[TASK ITEM]:
Once the line containing "The researchers measured" is located, output it and every line after it through the end of the records, exactly as written and nothing else.

Saved entries
--- START ---
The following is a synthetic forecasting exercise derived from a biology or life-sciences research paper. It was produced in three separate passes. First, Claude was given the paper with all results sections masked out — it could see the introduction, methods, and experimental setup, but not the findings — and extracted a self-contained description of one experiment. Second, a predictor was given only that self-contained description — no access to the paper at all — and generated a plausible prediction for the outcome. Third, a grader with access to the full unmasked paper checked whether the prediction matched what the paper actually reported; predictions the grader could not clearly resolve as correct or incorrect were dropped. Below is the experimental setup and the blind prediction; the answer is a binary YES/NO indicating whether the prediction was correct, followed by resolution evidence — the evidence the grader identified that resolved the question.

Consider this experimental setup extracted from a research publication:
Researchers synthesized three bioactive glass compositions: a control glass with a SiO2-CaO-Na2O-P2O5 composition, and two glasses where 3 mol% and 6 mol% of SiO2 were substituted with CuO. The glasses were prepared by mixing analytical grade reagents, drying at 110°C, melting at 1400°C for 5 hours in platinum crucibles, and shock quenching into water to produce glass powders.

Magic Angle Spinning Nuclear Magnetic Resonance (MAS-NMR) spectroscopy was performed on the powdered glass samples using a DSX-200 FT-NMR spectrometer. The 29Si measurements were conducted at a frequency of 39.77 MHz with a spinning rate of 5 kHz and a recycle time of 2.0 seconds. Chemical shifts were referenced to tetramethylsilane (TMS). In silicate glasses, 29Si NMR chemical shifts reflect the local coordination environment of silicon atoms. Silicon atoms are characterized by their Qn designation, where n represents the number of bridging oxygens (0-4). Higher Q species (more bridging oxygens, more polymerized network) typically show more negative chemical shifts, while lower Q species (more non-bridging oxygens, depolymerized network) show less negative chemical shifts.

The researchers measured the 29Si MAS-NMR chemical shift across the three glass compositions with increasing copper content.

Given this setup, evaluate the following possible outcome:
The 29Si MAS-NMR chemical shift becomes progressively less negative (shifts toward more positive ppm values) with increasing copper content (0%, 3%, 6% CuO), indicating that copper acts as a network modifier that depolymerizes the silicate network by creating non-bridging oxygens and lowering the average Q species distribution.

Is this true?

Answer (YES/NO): YES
--- END ---
[EXERCISE ANSWER]:
The researchers measured the 29Si MAS-NMR chemical shift across the three glass compositions with increasing copper content.

Given this setup, evaluate the following possible outcome:
The 29Si MAS-NMR chemical shift becomes progressively less negative (shifts toward more positive ppm values) with increasing copper content (0%, 3%, 6% CuO), indicating that copper acts as a network modifier that depolymerizes the silicate network by creating non-bridging oxygens and lowering the average Q species distribution.

Is this true?

Answer (YES/NO): YES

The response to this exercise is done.